The “labor theory” is a standard topic in the history of economic thought, and the question of “imputation” is part of the subject matter in the economic theory of the firm. Yet the reader is invited to scan the entire corpus of contemporary economics texts to find one which even mentions the basic legal distinction between the actions of persons and the services of things–which even mentions that only persons, never things, can be responsible for anything. Responsibility seems to be the R-word which cannot be uttered (except perhaps metaphorically). We have considered a number of areas where conventional economics is directly at odds with the legal structure of the western democracies. Modern legal systems

·  prohibit vote-selling by citizens,
·  prohibit voluntary self-sale contracts between adults,
·  take basic political rights of self-determination to be inalienable,
·  would not recognize any political pactum subjectionis, and
·  impute responsibility only to persons (never to things regardless of their “productivity”).

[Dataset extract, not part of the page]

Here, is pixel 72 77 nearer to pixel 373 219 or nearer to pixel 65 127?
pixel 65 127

All these practices are in direct conflict with the most fundamental recommendations of conventional economics. On the one hand, economics does not advocate that these practices be changed to be consistent with economic theory and, on the other hand, it does not give a coherent and uncontrived explanation of why these practices should be considered as “exceptions.” In short, economics tends to duck these basic issues. There have always been these intimations of structural shortcomings, lacuna, and flaws in conventional economics. Economics has only seemed to be coherent and complete theory because it chooses to ignore the paradigm-threatening discrepancies between the theory and the legal structure of the modern western democracies.